Professor John Pyle FRS: For pioneering leadership in understanding the depletion of the global ozone layer by halocarbons, particularly coupling between chemistry, radiation, and dynamics, and the special vulnerability of Arctic ozone.
Professor James Durrant FRS: For his distinguished photochemical studies for the design solar energy devices, particular by transient spectroscopic studies of dye sensitized solar cells and of photoelectrochemical water splitting.
Professor Ian Walmsley FRS: For pioneering work in the quantum control of light and matter on ultrashort timescales, especially the invention and application of new techniques for characterization of quantum and classical light fields.
Professor Dusa McDuff FRS: For her pioneering role in the development of the new field of symplectic geometry and topology. Her outstanding work includes many fundamental theorems and she has been inspirational for generations of mathematicians.
Sir Adrian Peter Bird CBE FRS: For his discovery that the MeCP2 protein silences transcription of methylated DNA and can reverse established Rett Syndrome in MeCP2 deficiency, demonstrating that such neurodevelopmental diseases are curable.
Professor William Hill OBE FRS: For his contribution to our understanding of the genetics of quantitative traits and response to selection.
Professor Cait MacPhee CBE: For her contributions to understanding protein aggregation that inform approaches to diseases such as Alzheimer’s and diabetes and to the creation of self-assembled functional biopolymers.
Kavli Education Medal
Professor Alice Rogers OBE: For her outstanding contributions to mathematics education.
The following medals are also awarded an associated prize lecture, which will be delivered at the Royal Society in London:
Francis Crick Medal and Lecture
Dr Gregory Jefferis: For his discoveries concerning the developmental and functional logic of sensory information processing.
Kavli Medal and Lecture
Professor Edward Hawkins: For his contributions to the understanding and quantifying natural climate variability and long-term climate change, and for actively communicating climate science.
Michael Faraday Medal and Lecture
Professor Danielle George MBE: For her excellence in communicating science.
Rosalind Franklin Award and Lecture
Professor Tamsin Mather: On the basis of her achievements in the field of volcanology, her ability to communicate with the public and her imaginative project proposal.

_Activities:_
1 – Translate this sentence from the award citations into Spanish: "Her outstanding work includes many fundamental theorems and she has been inspirational for generations of mathematicians."
2 – Reproduce the stretch of the award citations from "Professor John Pyle" through "of Arctic ozone." word for word.
None of the records are needed here.

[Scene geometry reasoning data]
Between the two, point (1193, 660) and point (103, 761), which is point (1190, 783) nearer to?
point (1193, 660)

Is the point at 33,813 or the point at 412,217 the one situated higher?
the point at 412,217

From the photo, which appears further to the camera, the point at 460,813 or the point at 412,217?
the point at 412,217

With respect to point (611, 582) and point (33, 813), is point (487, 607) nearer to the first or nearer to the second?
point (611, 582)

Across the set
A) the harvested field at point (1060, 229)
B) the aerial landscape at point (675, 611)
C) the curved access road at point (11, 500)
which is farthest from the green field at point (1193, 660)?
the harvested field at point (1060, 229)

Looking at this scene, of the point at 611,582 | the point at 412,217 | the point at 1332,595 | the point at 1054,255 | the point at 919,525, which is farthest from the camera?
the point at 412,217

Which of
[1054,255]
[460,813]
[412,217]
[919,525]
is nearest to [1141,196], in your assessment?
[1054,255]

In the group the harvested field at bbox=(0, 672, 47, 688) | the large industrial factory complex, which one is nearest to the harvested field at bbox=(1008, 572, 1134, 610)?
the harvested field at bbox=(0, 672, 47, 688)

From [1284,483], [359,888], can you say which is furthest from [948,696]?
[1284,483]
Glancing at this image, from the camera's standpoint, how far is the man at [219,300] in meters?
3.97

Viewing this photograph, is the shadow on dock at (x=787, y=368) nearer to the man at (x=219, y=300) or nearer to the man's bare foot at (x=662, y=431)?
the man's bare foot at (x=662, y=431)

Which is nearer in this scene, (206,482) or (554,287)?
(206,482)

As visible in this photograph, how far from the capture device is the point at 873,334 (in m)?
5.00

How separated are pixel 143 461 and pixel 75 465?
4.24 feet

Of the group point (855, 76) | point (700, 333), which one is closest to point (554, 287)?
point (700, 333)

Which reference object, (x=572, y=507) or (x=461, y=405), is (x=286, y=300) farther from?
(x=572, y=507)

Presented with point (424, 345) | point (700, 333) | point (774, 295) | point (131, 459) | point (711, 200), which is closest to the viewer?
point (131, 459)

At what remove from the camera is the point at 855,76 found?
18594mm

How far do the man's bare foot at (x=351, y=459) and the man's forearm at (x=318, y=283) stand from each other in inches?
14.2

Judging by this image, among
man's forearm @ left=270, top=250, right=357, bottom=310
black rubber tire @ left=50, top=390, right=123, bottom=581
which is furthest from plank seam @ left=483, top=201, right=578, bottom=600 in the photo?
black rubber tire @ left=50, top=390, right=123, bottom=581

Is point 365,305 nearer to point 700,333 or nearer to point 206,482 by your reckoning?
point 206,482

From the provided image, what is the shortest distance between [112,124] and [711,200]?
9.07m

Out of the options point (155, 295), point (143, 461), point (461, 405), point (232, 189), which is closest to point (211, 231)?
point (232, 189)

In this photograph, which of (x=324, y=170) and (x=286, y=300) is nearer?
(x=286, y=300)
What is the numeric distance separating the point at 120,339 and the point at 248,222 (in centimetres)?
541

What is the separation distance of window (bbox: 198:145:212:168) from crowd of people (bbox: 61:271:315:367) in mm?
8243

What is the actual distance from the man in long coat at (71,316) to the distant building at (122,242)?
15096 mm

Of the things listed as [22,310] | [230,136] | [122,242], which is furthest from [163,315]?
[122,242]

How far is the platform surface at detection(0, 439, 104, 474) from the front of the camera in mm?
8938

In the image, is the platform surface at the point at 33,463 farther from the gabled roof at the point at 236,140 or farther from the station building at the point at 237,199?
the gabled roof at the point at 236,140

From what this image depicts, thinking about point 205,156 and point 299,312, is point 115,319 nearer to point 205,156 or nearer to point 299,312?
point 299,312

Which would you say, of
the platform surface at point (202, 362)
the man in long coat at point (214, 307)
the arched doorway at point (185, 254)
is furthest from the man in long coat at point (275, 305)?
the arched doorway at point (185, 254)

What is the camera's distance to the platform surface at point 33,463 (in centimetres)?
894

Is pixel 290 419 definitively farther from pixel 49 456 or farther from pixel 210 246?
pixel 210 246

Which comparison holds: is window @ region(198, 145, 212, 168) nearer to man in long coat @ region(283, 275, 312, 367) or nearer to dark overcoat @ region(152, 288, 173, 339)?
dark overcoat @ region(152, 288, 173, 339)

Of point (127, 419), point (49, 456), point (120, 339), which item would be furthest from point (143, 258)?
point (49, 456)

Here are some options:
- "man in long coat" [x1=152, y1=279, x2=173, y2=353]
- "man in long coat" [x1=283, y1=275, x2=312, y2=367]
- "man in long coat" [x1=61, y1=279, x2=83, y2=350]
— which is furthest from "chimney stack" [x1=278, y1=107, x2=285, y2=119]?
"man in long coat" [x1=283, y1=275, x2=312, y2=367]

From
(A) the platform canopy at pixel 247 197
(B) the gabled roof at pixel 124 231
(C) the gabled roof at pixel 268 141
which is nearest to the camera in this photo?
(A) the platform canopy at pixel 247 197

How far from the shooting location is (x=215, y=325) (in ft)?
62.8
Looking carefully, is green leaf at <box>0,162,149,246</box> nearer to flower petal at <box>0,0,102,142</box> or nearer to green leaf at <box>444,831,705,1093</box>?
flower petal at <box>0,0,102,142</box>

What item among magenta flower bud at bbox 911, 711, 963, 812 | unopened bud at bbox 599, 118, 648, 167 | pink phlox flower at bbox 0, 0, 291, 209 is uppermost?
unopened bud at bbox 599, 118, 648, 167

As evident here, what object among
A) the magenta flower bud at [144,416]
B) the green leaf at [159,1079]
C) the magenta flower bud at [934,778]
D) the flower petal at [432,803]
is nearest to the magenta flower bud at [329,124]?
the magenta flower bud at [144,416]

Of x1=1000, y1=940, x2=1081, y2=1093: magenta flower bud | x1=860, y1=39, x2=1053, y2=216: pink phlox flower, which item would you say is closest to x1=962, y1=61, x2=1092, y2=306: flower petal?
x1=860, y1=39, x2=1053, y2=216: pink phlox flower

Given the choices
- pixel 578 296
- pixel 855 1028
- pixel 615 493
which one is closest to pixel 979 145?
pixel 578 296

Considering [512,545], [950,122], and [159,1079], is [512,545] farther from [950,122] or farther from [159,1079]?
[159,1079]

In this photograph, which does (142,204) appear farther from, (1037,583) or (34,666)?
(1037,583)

_Task results:_
1 – Su destacado trabajo incluye muchos teoremas fundamentales y ha sido una fuente de inspiración para generaciones de matemáticos.

2 –
Professor John Pyle FRS: For pioneering leadership in understanding the depletion of the global ozone layer by halocarbons, particularly coupling between chemistry, radiation, and dynamics, and the special vulnerability of Arctic ozone.